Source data
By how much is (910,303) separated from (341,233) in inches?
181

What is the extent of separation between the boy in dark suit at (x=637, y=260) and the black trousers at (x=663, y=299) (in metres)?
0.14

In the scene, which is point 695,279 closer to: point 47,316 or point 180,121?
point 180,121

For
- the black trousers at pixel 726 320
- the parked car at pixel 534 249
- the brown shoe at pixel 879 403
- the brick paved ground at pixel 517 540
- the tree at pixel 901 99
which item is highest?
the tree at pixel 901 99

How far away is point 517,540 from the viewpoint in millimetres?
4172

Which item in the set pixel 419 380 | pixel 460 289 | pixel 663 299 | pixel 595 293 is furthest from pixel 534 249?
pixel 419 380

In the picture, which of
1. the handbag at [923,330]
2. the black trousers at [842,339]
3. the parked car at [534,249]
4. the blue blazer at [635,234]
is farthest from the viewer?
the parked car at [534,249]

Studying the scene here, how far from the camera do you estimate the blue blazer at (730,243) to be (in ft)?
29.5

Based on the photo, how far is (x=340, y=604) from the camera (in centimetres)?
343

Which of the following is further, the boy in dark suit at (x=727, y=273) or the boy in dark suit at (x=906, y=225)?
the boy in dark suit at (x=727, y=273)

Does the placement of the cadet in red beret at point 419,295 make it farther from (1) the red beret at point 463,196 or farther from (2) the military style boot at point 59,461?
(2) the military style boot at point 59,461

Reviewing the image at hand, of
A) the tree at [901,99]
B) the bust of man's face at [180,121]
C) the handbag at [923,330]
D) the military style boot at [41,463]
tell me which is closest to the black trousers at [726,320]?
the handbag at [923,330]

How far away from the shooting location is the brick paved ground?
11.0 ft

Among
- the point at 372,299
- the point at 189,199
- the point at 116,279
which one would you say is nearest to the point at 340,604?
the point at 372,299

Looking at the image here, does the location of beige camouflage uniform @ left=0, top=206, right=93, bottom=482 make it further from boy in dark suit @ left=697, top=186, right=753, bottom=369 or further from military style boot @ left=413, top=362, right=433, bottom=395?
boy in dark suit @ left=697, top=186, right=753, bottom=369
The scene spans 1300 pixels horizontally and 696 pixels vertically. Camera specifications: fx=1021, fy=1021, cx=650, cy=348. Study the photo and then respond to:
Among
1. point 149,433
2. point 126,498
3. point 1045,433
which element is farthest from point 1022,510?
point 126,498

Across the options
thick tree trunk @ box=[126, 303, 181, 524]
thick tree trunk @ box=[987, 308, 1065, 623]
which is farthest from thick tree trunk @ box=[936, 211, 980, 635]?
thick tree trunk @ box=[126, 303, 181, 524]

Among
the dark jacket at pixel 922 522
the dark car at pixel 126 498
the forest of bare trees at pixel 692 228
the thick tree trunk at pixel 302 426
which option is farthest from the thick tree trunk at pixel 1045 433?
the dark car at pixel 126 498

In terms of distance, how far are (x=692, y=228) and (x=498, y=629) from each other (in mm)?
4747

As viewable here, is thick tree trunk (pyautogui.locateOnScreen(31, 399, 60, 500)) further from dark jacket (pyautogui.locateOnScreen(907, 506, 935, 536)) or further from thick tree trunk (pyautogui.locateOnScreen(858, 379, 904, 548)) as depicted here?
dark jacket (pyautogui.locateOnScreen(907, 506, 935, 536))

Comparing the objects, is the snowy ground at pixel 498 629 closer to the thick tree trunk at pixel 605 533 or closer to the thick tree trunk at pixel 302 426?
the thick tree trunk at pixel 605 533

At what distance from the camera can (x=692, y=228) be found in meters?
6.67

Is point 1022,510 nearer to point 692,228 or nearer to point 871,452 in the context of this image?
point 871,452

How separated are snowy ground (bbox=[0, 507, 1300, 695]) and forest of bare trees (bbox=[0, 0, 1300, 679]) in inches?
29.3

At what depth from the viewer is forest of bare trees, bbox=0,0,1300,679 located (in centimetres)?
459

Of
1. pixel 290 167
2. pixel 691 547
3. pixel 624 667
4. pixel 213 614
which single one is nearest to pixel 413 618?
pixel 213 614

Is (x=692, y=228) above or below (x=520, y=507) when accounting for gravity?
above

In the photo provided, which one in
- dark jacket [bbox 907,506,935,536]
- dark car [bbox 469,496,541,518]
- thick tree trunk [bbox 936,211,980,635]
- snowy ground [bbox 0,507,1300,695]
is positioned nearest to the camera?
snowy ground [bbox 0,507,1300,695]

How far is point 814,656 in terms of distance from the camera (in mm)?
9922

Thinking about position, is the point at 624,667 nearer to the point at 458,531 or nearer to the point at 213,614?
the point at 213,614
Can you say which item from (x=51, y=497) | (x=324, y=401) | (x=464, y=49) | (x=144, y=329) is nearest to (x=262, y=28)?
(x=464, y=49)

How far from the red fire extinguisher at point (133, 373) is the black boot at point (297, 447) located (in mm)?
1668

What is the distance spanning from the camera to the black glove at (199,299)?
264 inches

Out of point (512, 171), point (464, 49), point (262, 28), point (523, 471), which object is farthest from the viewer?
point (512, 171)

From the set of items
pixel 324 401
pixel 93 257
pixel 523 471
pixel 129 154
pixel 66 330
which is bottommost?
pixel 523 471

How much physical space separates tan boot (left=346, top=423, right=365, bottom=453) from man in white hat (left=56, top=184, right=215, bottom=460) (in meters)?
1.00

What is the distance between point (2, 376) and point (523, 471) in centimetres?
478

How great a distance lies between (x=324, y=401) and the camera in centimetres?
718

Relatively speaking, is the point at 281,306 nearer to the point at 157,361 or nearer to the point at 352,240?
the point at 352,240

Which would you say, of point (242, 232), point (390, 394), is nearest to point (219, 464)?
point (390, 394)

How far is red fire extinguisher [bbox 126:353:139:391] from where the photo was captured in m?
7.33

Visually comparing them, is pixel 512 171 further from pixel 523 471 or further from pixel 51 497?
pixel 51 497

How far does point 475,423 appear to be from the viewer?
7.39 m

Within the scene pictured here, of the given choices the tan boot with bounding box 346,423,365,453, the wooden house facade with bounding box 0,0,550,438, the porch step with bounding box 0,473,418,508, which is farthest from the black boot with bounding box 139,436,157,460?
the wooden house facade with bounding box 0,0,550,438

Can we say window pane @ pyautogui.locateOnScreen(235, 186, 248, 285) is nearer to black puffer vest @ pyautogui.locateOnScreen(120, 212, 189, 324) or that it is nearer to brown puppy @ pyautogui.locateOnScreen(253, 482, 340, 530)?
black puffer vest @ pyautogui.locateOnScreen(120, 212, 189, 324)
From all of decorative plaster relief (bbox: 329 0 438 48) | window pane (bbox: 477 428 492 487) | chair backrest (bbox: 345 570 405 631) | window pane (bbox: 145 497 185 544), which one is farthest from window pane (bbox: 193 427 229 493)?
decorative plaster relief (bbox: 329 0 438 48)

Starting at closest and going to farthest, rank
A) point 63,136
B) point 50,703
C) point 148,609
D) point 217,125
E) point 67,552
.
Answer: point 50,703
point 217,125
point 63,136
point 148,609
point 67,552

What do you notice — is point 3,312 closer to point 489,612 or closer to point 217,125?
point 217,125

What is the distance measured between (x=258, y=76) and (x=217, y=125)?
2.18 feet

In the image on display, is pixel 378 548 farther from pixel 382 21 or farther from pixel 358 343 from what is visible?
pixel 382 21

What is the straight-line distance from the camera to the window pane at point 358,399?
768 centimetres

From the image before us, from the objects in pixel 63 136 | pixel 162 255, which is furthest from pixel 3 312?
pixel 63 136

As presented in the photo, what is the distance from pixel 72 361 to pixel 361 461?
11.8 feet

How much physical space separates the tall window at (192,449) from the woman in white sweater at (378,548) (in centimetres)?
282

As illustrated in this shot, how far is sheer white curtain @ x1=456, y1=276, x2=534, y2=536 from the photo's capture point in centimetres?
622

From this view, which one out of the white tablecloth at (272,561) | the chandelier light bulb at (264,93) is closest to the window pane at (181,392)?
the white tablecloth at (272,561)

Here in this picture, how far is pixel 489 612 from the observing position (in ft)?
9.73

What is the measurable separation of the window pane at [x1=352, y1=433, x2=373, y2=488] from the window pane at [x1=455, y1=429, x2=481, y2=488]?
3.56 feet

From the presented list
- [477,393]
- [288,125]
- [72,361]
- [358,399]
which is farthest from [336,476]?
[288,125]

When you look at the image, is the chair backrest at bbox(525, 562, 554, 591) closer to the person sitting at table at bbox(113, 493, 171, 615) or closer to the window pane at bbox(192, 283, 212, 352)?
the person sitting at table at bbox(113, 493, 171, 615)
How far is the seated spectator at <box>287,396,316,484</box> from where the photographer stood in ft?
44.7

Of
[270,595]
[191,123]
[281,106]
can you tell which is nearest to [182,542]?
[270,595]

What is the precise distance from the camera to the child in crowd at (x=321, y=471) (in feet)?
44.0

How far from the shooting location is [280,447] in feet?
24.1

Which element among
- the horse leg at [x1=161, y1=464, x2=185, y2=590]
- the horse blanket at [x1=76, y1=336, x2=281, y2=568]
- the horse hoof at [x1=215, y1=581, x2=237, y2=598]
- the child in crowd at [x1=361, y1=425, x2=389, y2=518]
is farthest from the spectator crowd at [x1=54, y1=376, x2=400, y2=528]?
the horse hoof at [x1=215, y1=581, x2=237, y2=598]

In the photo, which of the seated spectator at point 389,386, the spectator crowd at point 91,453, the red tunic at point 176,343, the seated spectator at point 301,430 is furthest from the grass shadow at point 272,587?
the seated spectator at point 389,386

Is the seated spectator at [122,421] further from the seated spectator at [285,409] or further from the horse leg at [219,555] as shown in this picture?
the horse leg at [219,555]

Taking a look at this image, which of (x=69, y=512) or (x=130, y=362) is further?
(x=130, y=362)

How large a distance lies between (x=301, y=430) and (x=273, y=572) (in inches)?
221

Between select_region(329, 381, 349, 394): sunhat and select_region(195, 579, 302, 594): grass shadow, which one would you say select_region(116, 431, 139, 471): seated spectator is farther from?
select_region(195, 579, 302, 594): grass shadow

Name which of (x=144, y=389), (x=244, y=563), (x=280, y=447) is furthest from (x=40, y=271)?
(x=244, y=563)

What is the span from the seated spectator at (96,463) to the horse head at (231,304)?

» **STATED GOAL**
Which lines run from the one containing "In the photo, which" to the end of the entries above? Quote exactly those, and only those.

» **EXPECTED OUTPUT**
In the photo, which of the seated spectator at point 389,386, the spectator crowd at point 91,453, the red tunic at point 176,343, the seated spectator at point 301,430 is furthest from the grass shadow at point 272,587?
the seated spectator at point 389,386

Is the seated spectator at [122,421] further from the seated spectator at [285,409] or further from the horse leg at [219,555] as shown in this picture?
the horse leg at [219,555]

Taking a look at this image, which of (x=69, y=512) or (x=130, y=362) is further?
(x=130, y=362)

How large a distance lies between (x=301, y=430) and (x=273, y=572) (in inches)?
221

Between select_region(329, 381, 349, 394): sunhat and select_region(195, 579, 302, 594): grass shadow, which one would you say select_region(116, 431, 139, 471): seated spectator is farther from?
select_region(195, 579, 302, 594): grass shadow

Name which of (x=144, y=389), (x=244, y=563), (x=280, y=447) is furthest from (x=40, y=271)?
(x=244, y=563)

What is the span from the seated spectator at (96,463) to the horse head at (231,304)?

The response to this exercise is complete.